# YOUR INSTRUCTIONS:
Give back exactly the lines from the one containing "Looking at each of" through the end of the records, including both, and no others.

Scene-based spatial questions
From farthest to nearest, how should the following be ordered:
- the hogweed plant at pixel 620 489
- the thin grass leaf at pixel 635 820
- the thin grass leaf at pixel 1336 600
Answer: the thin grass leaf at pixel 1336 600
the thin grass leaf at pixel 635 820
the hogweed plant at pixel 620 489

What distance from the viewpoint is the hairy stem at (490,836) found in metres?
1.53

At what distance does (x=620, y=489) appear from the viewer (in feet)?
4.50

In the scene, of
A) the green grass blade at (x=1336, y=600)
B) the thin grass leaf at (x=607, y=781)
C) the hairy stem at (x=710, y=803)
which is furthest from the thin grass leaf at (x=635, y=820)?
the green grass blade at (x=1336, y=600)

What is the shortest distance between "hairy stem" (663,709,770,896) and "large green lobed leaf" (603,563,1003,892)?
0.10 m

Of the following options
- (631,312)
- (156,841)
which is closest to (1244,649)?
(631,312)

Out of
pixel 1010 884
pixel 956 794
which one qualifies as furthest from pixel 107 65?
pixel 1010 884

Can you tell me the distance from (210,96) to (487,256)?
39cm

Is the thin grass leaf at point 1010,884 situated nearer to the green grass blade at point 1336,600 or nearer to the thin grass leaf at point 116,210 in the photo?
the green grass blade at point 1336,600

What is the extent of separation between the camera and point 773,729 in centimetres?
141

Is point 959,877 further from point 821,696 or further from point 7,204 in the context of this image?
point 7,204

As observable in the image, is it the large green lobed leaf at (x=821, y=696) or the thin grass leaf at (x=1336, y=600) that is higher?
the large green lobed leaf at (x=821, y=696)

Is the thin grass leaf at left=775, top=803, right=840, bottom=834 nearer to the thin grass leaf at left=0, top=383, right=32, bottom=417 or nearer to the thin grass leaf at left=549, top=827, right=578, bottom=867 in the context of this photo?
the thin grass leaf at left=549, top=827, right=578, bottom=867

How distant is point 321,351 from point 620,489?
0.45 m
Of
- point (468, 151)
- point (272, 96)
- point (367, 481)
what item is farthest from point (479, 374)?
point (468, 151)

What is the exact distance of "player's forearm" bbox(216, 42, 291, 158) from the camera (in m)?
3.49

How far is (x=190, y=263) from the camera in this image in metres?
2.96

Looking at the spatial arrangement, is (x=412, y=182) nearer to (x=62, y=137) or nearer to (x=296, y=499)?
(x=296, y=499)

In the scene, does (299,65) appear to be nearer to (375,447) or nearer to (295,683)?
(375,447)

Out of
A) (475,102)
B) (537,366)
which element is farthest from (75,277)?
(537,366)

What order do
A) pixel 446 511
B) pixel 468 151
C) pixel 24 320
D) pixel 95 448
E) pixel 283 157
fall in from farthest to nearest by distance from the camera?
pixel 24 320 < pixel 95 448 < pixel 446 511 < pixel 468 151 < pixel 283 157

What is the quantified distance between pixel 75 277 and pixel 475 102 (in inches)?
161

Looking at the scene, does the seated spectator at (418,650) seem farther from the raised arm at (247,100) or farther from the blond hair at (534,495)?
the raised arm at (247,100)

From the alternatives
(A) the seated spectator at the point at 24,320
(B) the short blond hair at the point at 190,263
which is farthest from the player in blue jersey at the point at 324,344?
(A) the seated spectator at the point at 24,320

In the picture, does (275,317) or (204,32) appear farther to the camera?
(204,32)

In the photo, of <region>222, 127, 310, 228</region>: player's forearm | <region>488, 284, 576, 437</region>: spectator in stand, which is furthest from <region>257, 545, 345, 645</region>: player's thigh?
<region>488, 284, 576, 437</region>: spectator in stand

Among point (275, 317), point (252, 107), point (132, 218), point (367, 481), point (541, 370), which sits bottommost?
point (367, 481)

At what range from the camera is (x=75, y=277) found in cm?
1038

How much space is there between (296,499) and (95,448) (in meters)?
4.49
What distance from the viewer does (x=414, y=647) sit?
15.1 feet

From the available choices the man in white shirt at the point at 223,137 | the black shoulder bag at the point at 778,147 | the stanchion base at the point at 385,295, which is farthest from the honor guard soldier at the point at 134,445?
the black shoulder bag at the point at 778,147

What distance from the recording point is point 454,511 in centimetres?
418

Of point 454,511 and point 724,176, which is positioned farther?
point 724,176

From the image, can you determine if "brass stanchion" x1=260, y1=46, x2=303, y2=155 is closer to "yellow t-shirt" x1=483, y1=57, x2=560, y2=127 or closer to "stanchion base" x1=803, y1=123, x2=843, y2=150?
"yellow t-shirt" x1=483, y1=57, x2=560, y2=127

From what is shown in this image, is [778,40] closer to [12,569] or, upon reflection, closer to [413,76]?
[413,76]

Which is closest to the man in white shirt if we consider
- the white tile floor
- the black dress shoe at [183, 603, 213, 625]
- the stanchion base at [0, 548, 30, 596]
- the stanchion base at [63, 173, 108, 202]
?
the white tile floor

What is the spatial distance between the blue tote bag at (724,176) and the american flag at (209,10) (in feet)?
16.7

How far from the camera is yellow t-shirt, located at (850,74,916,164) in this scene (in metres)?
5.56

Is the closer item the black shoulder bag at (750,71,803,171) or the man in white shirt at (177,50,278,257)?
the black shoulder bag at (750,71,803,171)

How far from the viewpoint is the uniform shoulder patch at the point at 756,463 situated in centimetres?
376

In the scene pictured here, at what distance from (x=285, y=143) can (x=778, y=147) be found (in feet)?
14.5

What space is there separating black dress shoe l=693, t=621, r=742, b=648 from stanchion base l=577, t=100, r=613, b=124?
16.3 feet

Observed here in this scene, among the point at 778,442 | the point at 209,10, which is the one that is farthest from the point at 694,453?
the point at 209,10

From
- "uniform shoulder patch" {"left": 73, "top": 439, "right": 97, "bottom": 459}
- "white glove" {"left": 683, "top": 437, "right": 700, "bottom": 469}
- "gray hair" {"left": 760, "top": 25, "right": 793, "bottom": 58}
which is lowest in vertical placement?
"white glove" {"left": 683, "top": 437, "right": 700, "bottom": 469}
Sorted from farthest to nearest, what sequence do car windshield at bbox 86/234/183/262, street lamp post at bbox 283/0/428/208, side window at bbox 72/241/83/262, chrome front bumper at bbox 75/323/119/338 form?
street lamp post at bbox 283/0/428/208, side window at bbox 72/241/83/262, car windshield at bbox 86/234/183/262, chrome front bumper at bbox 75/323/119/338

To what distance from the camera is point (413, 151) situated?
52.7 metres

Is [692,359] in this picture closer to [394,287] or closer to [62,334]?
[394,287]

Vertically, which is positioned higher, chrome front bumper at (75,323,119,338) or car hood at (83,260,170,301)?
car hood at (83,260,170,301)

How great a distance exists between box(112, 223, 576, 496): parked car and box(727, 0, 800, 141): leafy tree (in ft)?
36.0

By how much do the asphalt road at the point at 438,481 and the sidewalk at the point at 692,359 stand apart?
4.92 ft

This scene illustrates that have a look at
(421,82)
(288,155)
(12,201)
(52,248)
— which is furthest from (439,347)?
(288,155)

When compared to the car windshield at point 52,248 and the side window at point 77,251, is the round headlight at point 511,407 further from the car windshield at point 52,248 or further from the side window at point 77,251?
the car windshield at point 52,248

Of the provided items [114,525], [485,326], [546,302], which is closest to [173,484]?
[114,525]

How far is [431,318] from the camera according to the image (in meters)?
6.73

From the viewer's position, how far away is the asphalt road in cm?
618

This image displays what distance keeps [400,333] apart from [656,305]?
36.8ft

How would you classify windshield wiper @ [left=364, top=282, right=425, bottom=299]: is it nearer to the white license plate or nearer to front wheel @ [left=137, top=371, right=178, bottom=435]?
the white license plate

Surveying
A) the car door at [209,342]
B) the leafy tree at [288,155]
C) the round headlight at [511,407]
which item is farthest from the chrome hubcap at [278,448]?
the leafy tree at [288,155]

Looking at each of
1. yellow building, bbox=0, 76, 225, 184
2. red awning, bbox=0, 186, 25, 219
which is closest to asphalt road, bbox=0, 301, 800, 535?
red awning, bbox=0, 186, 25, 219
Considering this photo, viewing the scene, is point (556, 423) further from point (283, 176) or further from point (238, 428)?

# ANSWER FOR THE TASK:
Looking at each of
1. yellow building, bbox=0, 76, 225, 184
2. red awning, bbox=0, 186, 25, 219
which is closest to asphalt road, bbox=0, 301, 800, 535?
red awning, bbox=0, 186, 25, 219
Considering this photo, viewing the scene, is point (556, 423) further from point (283, 176) or further from point (238, 428)?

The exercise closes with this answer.